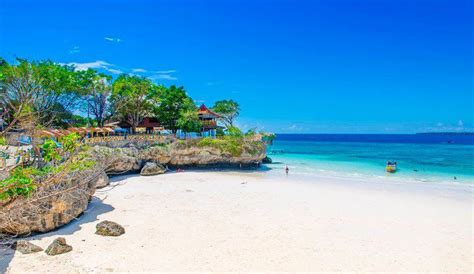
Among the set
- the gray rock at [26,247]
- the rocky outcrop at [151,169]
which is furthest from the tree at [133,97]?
the gray rock at [26,247]

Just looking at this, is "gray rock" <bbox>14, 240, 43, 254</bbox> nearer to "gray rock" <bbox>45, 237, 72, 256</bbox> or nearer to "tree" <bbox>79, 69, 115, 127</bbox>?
•••
Problem statement:
Write out every line of the records above word for word, leaving out the pictures.

Exercise response:
Among the set
- the gray rock at [26,247]
- the rocky outcrop at [151,169]
which is furthest from the tree at [133,97]?
the gray rock at [26,247]

Just looking at this, is "gray rock" <bbox>14, 240, 43, 254</bbox> nearer to "gray rock" <bbox>45, 237, 72, 256</bbox> or nearer to "tree" <bbox>79, 69, 115, 127</bbox>?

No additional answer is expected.